Scopri come madre e figlio riescono a relazionarsi, ognuno con il proprio potenziale gemellare, leggendo l'anteprima del libro di Caterina Civallero.
Il fratello non nato e il mio gemello non nato
«L’amore fraterno è il più durevole; assomiglia a una pietra preziosa che resiste ai più duri metalli e il cui valore si accresce con gli anni».
Hector Carbonneau
Una delle domande che spesso riceviamo nella casella dedicata alla corrispondenza è quale differenza ci sia tra il fratello non nato, ovvero l’aborto di nostra madre e il nostro gemello che non nasce, ovvero il gemello che condivide con noi una parte della gravidanza e che poi non vede la luce; noi lo definiamo il gemello che resta.
La differenza è abissale per alcuni versi è contemporaneamente potrebbe esistere un confine sottilissimo fra le due figure; vediamo perché analizzando la situazione del punto di vista del mononato e della madre.

·····

Consegna 1:
Rispondi a queste domande sul testo sul gemello non nato:
(a) Di chi è il libro di cui si legge l'anteprima?
(b) A che cosa viene paragonato l'amore fraterno nella citazione?
(c) Come viene chiamato il gemello che condivide una parte della gravidanza e poi non vede la luce?
Consegna 2: Modifica il testo sul gemello non nato: riscrivi il tratto da "Hector Carbonneau" fino a "gemello che resta.", mettendo "posta" al posto di "corrispondenza".
Le righe qui sotto non c'entrano niente con il testo.

Righe riportate:

·····

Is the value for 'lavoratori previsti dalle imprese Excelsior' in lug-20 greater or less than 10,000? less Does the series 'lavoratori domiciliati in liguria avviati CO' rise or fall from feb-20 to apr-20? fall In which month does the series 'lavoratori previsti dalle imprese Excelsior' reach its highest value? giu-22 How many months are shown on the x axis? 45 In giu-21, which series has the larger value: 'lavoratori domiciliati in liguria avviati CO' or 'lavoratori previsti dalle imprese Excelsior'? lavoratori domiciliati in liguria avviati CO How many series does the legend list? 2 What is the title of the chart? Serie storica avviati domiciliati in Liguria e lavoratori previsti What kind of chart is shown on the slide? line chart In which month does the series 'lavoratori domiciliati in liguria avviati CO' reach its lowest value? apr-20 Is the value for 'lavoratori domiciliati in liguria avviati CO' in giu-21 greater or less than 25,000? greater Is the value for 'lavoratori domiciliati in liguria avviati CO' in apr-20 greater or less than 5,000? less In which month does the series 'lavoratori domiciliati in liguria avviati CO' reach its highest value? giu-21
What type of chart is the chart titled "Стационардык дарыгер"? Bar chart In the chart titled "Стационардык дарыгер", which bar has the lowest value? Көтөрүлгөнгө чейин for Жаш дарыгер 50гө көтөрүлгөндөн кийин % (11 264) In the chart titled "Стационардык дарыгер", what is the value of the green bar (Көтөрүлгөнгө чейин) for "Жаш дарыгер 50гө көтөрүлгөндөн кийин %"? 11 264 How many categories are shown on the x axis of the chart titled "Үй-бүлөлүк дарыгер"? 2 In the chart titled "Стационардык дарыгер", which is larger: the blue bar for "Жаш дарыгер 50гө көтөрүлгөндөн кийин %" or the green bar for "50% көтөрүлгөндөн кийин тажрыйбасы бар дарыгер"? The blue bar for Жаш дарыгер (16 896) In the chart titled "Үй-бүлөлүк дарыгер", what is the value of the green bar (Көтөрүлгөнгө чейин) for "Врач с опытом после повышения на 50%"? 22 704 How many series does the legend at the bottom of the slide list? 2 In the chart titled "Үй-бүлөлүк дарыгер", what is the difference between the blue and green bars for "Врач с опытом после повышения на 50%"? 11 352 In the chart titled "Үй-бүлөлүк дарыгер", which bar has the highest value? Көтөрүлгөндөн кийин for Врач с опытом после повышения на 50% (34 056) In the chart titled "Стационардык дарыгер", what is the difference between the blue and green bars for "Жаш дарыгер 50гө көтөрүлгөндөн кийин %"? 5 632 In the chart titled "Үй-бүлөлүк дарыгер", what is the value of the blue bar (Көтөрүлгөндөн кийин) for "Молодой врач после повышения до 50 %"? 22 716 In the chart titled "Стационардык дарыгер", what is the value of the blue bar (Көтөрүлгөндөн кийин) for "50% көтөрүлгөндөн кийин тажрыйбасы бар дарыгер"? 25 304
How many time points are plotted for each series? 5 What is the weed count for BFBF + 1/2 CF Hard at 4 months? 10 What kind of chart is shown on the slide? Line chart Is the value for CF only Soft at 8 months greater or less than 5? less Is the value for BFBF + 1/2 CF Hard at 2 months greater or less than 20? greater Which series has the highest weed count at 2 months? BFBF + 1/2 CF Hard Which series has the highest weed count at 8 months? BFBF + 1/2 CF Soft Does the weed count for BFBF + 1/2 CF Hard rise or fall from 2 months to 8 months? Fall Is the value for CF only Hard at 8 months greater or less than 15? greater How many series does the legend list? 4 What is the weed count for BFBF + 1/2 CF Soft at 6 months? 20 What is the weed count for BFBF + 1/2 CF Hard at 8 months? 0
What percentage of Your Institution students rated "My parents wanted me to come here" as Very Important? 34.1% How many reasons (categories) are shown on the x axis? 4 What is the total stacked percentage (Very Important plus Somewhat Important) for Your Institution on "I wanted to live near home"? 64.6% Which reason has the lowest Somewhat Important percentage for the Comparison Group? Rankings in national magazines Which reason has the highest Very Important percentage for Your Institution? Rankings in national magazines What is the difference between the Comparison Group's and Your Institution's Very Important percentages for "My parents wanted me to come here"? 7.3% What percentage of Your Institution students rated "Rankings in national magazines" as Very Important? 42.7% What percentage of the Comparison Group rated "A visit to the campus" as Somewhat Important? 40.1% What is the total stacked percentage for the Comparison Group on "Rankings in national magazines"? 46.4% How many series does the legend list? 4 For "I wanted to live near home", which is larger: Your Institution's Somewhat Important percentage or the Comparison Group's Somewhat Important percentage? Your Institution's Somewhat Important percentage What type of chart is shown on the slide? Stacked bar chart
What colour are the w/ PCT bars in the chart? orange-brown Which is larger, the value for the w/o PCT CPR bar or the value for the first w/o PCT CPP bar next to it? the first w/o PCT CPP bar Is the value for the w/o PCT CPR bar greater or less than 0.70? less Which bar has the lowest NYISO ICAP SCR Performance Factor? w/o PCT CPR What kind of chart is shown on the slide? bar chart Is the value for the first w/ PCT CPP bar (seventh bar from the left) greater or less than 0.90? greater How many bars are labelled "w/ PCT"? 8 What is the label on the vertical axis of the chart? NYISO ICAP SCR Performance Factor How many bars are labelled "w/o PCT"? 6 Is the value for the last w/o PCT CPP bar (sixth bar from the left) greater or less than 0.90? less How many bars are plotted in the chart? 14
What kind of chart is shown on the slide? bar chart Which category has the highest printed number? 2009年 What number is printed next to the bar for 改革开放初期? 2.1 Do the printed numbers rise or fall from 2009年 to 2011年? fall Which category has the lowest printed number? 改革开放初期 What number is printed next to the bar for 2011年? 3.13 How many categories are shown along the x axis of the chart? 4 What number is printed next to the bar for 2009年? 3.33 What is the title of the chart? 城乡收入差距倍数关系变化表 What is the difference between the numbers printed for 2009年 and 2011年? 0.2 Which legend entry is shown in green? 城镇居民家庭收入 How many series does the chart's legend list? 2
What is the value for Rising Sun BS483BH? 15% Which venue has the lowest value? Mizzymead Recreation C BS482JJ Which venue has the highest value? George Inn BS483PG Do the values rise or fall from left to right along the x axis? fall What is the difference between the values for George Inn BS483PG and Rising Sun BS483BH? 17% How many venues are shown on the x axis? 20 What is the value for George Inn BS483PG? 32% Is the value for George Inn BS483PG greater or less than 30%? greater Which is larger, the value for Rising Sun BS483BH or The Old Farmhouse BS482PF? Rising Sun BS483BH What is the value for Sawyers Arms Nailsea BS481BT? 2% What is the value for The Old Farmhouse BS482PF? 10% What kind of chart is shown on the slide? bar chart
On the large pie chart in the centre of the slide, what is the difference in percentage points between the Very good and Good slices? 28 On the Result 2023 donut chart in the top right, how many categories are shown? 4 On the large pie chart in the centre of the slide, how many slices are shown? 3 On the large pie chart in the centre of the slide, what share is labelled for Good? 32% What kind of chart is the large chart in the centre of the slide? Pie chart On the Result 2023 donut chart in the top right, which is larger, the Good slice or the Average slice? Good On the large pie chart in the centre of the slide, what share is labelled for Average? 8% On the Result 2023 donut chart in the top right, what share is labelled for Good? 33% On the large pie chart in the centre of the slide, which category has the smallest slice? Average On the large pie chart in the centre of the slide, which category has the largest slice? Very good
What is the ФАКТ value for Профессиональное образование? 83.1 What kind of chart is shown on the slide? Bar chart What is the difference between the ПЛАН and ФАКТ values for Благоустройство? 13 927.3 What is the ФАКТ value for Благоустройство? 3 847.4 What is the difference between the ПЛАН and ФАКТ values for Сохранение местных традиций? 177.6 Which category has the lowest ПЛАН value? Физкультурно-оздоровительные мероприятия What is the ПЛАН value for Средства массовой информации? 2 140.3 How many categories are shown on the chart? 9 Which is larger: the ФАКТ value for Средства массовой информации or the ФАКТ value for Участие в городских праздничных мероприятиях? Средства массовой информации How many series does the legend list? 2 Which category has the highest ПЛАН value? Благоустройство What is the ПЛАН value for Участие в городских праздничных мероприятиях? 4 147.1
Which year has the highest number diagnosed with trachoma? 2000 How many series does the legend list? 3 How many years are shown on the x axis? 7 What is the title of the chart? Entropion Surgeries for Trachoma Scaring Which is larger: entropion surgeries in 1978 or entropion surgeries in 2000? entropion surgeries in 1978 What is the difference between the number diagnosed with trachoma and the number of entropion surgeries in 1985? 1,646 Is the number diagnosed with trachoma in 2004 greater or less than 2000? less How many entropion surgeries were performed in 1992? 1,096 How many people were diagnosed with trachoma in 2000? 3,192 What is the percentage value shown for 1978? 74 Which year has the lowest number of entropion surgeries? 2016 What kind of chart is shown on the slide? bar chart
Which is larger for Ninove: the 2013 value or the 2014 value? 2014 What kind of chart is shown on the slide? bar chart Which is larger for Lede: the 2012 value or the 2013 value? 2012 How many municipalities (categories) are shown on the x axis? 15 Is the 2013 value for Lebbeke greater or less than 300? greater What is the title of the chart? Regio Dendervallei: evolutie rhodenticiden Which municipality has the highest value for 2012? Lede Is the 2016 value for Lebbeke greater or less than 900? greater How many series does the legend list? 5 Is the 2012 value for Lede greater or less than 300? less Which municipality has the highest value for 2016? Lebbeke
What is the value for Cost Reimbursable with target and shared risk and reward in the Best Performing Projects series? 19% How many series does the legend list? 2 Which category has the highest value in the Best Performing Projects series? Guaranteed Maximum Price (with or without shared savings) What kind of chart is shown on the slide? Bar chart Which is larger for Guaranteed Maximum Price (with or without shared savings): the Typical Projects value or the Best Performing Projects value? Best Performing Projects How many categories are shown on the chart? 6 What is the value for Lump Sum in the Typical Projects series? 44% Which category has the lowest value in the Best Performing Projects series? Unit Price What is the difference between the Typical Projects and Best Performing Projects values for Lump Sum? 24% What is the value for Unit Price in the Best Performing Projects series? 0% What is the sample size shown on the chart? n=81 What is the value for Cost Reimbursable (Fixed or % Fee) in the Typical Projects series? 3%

·····

Risposta 1:
(a) Di Caterina Civallero.
(b) A una pietra preziosa che resiste ai più duri metalli e il cui valore si accresce con gli anni.
(c) Il gemello che resta.

Risposta 2:
Hector Carbonneau
Una delle domande che spesso riceviamo nella casella dedicata alla posta è quale differenza ci sia tra il fratello non nato, ovvero l’aborto di nostra madre e il nostro gemello che non nasce, ovvero il gemello che condivide con noi una parte della gravidanza e che poi non vede la luce; noi lo definiamo il gemello che resta.